With broadband's continual increases in speed and stability, delivering large amounts of data to clients is usually done via a file-transfer service rather than via physical media as in years past.

That said, there is still a time and a place for delivering images or video via physical media. Sometimes it's simply a matter of presentation, other times it's helpful to provide your client with a physlcial backup copy of the files.

Generic USB thumb drives are cheap and ubiquitous - most folks can quickly point to an office drawer containing at least several examples. In addition to a more polished presentation, customized drives also allow for easy identification of the data they contain without having to connect them to a computer.

Look familiar?

 

USB Memory Direct is a well-known vendor of customizable USB drives. They offer a variety of styles and sizes of drives, all customizable via either screen printing or engraving depending on drive type and material.

I opted for their Tab style in 8 GB, which has a solid aluminum body with an integral keyring attachment loop and no cap to worry about losing. The process of ordering the drives and sending the logo files was simple, and the drives appeared at my door within a couple weeks. They arrived formatted as MS-DOS (FAT32), which can be both read and written to by both Windows and Mac computers. I use a Mac, and many of my clients use Windows machines, so I plan to leave the formatting as-is.

The USB sticks arrived in a plastic bag within a padded envelope; each drive was also in its own small plastic bag to protect it from scratches. Fancier presentation boxes are also available, but this bulk method works well for my uses.
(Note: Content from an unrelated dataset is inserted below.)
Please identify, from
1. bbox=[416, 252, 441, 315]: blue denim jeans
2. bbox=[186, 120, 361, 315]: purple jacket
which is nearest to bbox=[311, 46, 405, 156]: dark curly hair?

The print quality on the drives was good - there were some minor inconsistencies here and there, and some had very small blemishes visible under close inspection. The printing seems very durable - I deliberately put one in the cable-and-connector storage pouch that lives in my laptop bag - it's filled with cables, metal adapters and clips, and, as I discovered on emptying it to look for the drive, a handful of loose coins at the bottom. I left it in there for several weeks, during which time the bag traveled with me to very busy photo shoots in Dallas, L.A., and Las Vegas, and it still looks the same as when I first dropped it into the bag.

The drive looks good plugged in to a USB port.

 

Prices vary based on drive type, size, and type of printing, perhaps that's the reason why no prices are listed on the company's site - a customized quote is required. I do prefer the ability to price shop up front, but I can also understand the desire to provide accurate pricing based on requested parameters.

Data transfer speeds are slow. It's not an issue for me, though, as the expected use case is for the client to read the data from the drive and leave it there as an archive; I can transfer the data in the background while doing other tasks, and these aren't going to be used for every project's deliverables.

As a test, copying 4GB of data from the desktop to the drive took 17 minutes via a USB 3.0 port on my Macbook Pro, which works out to about 0.5 Mbps write speed. Copying the data from the drive to the desktop was much faster, taking just four minutes, which translates to a 2.2 Mbps read speed.

Write speeds aside, I do recommend these — the printing workmanship, physical drive quality, and ordering process were all great.

 

Disclosure: USB Memory Direct provided the drives to me at its expense for the review; my opinions remain my own.